Impact of Human Cytomegalovirus
HCMV is a member of the betaherpesvirinae family. It is an ubiquitous pathogen, with a global seroprevalence of 83 %, with the highest seroprevalence in the WHO Eastern Mediterranean region (~90 %) and lowest in the WHO European region (~66 %) (Zuhair
et al, 2019). For most individuals, transmission occurs during childhood, with the virus
being acquired from contact with infected bodily secretions, and the infection is asymptomatic. However, reactivation during pregnancy may lead to transplacental transmission. Congenital HCMV infection can result in life-long sensorineural hearing loss, with ~10-15 % of babies infected showing symptoms, and others developing symptoms later on. Of the symptomatic infants, fatality is estimated to be between 4-30 % (Dollard et al, 2007).
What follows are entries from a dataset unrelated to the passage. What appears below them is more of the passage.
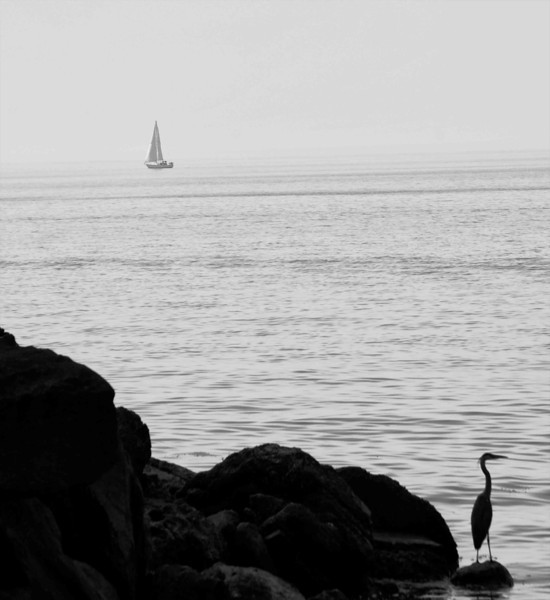 Heron and Sailboat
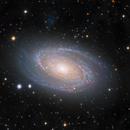 M81 L(HA+R)GB Under Light Polluted Skies,                                Ezequiel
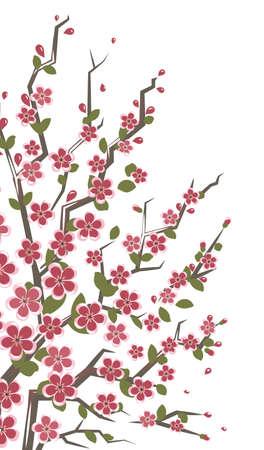 vermilion: Sakura branch.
Initial infection with the virus during pregnancy increases the chance of transplacental transmission from ~1 % to around ~33 %, and is linked with severe disease (Kenneson & Cannon, 2007). Infection or reactivation is also damaging in immunocompromised individuals, particularly those undergoing organ transplants (Azevedo et al, 2015) or with acquired immunodeficiency disease syndrome (AIDS) (Emery, 2001).
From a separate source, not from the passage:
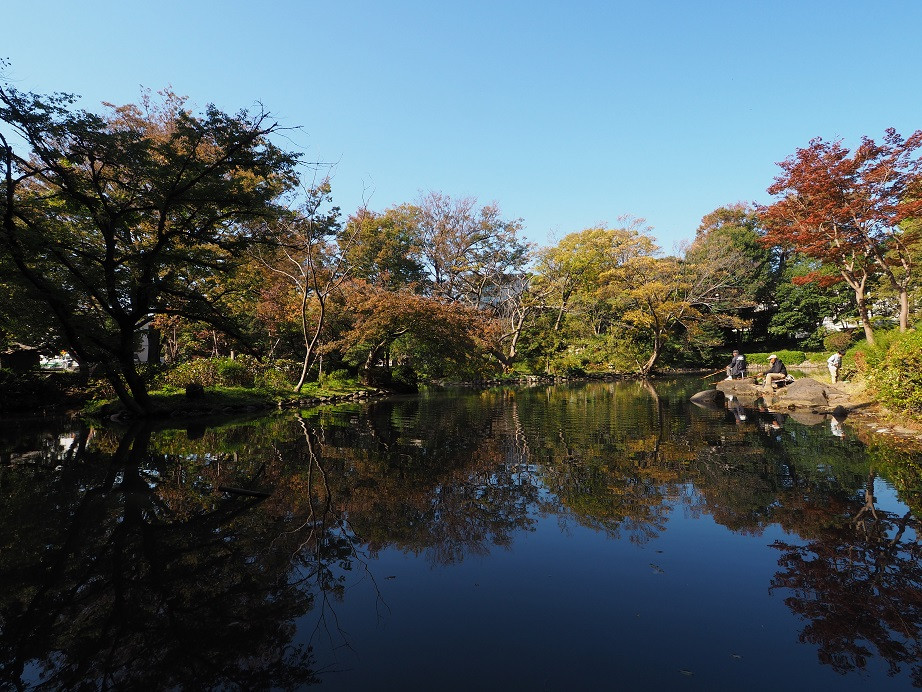 20181103 有栖川公園_7.jpg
Three drugs are currently available for treatment of symptomatic individuals, and pre- emptive therapy is sometimes employed where infection is the result of a medical intervention and can be predicted, such as organ transplants. These are all inhibitors of the viral polymerase ((val)Ganciclovir, Cidofovir and Foscarnet). There are a couple of other antivirals more commonly used for prophylaxis (Letermovir, Valacyclovir). However, these treatments have numerous side effects, such as leukopenia, renal dysfunction and ophthalmologic toxicity, as well as development of resistant viral infection. Additionally teratogenic effects have been observed in animals models so they are not recommended for use during pregnancy (Kotton, 2019; Malm & Engman, 2007). As HCMV is a leading cause of congenital disease, and due to the potential severity of infection, a vaccine, or improved antivirals, would therefore be highly desirable.
The Virus and its Life Cycle
HCMV has a the largest genome of the herpesviruses, at 236 kbp (Dolan et al, 2004), and coding for ~170 canonical proteins. Expression of these genes is temporally regulated,
and can be broadly divided into immediate early (IE), delayed early (DE) and late (L) viral genes (Wathen & Stinski, 1982), or into five classes (temporal profile (Tp) 1-5) by proteomic data (Weekes et al, 2014), and the replication cycle takes 48-72 h. The structure is characteristic of herpesviruses, with the dsDNA genome being encased in an icosahedral capsid, within an envelope acquired from the host cell membrane. HCMV tropism includes a wide range of cells such as fibroblasts, epithelial cells, endothelial cells, smooth muscle cells and macrophages (Sinzger et al, 1995).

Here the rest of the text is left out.